April 12, 2011— -- The House Appropriations Committee early Tuesday morning revealed details of a bipartisan deal to cut the current budget, averting a shutdown of the government.
"Never before has any Congress made dramatic cuts such as those that are in this final legislation. The near $40 billion reduction in non-defense spending is nearly five times larger than any other cut in history, and is the result of this new Republican majority's commitment to bring about real change in the way Washington spends the people's money," committee Chairman Hal Rogers said in a statement.
Lawmakers from both parties said they had agreed on almost $40 billion in spending cuts for the last six months of the fiscal year. Of that amount, $12 billion in reductions had already been approved by Congress.

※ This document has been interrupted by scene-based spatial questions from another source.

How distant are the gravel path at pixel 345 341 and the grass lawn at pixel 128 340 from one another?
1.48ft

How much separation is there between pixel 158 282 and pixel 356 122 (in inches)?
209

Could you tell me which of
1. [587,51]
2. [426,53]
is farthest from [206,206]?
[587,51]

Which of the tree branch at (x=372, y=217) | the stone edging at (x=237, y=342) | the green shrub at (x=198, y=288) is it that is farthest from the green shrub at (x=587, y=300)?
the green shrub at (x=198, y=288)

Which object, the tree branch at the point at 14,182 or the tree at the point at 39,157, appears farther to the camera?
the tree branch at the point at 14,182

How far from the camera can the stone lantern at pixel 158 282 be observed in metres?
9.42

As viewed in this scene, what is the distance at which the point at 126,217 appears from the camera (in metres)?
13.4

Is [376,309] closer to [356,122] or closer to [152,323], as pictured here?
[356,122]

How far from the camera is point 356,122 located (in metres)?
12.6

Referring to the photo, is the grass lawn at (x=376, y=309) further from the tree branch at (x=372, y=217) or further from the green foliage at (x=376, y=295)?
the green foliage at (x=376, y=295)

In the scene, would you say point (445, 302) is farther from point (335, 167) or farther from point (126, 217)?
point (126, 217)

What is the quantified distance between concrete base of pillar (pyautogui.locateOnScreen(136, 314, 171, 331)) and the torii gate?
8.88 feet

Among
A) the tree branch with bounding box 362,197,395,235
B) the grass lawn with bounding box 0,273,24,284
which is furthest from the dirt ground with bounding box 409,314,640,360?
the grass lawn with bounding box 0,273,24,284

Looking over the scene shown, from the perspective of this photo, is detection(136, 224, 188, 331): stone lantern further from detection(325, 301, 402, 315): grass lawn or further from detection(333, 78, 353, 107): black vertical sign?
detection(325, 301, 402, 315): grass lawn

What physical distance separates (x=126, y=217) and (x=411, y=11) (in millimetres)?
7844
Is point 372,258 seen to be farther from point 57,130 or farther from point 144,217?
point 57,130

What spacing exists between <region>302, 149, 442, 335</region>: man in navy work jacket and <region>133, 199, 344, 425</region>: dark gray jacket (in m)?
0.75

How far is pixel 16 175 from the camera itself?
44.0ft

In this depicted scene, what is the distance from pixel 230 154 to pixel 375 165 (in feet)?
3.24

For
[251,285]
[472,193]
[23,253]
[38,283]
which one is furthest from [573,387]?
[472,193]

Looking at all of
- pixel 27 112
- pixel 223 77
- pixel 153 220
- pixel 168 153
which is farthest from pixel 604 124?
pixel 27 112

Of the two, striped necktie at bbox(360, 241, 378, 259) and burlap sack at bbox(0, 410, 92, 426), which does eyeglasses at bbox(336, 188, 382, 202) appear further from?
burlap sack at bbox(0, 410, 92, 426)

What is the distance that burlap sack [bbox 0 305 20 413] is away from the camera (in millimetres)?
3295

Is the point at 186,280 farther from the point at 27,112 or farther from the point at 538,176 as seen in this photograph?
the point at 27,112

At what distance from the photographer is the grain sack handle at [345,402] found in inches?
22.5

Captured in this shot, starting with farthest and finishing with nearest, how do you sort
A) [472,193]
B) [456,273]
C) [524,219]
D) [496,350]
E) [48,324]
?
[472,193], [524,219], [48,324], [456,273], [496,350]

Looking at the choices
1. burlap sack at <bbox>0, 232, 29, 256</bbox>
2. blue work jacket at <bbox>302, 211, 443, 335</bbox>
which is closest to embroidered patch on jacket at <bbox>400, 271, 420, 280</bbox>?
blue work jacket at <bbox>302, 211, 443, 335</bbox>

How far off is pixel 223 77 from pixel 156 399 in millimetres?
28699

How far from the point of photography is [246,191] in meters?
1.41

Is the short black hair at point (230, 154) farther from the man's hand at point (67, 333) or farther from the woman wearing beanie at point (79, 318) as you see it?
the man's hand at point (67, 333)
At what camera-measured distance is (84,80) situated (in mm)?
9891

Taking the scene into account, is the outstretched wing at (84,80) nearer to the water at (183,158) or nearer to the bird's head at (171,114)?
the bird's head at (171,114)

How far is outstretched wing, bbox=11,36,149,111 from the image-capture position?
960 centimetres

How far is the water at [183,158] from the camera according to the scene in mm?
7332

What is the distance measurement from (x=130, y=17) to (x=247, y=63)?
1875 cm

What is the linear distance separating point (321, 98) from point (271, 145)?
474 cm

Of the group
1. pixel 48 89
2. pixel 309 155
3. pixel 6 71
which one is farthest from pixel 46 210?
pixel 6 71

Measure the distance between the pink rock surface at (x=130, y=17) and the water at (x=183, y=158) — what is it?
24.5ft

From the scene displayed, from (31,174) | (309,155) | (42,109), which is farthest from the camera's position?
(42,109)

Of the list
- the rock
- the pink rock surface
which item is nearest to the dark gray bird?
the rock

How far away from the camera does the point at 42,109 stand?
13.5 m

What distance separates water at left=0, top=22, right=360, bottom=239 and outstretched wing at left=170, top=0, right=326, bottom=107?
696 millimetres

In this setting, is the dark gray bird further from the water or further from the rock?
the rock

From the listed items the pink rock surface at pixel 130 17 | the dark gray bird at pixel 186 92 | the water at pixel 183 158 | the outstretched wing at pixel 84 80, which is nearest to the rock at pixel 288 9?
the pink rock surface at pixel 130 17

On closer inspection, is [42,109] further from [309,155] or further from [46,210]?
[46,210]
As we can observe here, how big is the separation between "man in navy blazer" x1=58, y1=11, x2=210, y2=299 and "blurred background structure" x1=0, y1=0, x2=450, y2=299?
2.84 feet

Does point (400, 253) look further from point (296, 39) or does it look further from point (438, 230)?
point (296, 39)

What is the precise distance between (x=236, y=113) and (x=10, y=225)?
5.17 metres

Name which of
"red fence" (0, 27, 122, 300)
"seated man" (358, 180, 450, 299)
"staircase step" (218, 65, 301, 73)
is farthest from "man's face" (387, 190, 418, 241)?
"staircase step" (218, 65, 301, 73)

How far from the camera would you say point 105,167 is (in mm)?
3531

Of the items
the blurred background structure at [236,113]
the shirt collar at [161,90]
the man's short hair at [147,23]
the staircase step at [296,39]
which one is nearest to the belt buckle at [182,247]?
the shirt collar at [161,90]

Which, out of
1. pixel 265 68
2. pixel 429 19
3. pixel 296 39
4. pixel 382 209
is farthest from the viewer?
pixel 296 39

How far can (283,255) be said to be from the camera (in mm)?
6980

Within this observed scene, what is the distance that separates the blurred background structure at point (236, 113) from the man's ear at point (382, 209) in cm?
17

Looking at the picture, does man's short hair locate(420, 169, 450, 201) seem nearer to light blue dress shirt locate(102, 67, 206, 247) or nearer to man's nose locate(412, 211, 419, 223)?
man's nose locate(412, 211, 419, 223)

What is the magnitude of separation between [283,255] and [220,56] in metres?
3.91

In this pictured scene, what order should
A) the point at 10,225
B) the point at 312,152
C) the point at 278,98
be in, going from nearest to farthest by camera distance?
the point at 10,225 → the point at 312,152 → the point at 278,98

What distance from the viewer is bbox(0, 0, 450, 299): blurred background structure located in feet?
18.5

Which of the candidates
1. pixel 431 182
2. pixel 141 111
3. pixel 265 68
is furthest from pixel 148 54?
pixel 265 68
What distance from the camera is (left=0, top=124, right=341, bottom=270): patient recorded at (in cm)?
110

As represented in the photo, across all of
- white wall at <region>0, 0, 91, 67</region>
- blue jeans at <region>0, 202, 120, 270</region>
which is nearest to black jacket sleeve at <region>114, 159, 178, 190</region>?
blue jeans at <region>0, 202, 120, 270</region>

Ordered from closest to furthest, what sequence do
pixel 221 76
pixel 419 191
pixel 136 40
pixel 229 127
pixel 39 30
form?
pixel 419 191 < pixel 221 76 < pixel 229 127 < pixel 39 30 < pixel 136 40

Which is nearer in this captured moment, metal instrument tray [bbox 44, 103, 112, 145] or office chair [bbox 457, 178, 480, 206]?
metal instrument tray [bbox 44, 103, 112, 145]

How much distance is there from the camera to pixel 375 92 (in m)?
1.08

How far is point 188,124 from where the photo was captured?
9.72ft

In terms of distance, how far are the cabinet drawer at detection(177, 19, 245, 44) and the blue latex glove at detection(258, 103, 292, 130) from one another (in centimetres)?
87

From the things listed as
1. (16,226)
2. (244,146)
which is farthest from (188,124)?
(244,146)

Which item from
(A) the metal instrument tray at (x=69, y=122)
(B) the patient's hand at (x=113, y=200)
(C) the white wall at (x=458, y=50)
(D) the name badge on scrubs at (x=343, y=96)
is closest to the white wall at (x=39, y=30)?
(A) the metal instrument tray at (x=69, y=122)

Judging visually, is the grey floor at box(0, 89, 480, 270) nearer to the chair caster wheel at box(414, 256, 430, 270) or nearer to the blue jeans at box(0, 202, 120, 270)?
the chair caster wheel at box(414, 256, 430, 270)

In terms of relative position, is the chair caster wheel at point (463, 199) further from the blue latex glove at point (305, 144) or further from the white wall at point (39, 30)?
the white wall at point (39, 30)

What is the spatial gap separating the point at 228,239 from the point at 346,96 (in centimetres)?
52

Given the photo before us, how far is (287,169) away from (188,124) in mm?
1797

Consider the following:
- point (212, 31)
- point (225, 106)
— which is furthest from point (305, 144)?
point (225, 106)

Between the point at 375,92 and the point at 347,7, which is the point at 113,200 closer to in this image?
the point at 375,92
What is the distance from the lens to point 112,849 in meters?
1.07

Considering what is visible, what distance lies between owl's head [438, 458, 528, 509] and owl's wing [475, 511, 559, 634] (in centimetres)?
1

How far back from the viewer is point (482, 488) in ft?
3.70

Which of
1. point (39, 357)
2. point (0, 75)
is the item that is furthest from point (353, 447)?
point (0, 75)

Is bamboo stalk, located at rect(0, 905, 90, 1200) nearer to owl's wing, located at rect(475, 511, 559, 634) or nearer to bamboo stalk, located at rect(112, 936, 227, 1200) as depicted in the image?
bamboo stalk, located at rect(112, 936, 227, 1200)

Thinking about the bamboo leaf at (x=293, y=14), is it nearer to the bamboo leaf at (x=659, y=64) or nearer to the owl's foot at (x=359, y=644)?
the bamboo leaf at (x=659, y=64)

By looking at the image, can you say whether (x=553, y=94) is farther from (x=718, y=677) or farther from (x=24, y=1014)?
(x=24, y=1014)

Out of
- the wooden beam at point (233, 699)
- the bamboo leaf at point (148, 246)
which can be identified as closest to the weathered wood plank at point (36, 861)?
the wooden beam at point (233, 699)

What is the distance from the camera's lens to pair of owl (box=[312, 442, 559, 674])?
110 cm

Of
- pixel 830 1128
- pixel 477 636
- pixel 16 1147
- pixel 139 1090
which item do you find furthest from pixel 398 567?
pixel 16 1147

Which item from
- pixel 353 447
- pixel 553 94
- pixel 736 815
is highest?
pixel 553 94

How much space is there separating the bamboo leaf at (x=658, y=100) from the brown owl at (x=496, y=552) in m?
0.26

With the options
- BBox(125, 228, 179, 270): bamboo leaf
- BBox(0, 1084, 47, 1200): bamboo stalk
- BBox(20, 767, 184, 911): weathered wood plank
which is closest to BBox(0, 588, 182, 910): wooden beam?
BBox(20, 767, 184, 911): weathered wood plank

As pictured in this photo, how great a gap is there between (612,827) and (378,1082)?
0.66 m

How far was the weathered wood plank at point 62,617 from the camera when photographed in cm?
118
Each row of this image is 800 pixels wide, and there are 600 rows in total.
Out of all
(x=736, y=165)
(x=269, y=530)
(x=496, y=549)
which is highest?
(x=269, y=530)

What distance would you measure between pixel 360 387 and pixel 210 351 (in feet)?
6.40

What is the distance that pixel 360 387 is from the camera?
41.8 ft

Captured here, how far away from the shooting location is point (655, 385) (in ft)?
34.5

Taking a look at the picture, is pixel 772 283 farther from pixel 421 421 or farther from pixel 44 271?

They also reached an accord on several issues such as keeping federal funding for Planned Parenthood, but restricting the local government of Washington, D.C., from funding abortions itself.
That deal between federal lawmakers prompted D.C. Mayor Vincent Gray and several city council members to protest outside the Capitol. They were arrested by Capitol Police Monday and later released.
While the deal averted a shutdown, several departments and programs did not escape the tough cuts.
The bill eliminates two programs funded under the new health care bill (Consumer Operated and Oriented Plan (CO-OP) and the Free Choice Voucher programs).
On the education front, the bill stops students from using two Pell grant awards simultaneously – a change that is estimated to save more than $35 billion in the next decade.
The deal also cuts all Defense earmark funding which includes the JSF engine by $4.2 billion from last year.
The deal reduced funding for the Environmental Protection Agency (EPA) by $1.6 billion.
New funding for the Department of Transportation's high speed rail was slashed and $400 million in last year's funds were rescinded.
Treasury and executive of the president accounts along with new federal buildings construction has been cut by more than $800 million.
U.S. House of Representatives funding has been slashed by $55 million from the previous year.
But NASA will get $18.5 billion and funding for a new exploration program.
Other highlights of the deal include a provision that prevents Guantanamo Bay detainees from being moved to the U.S.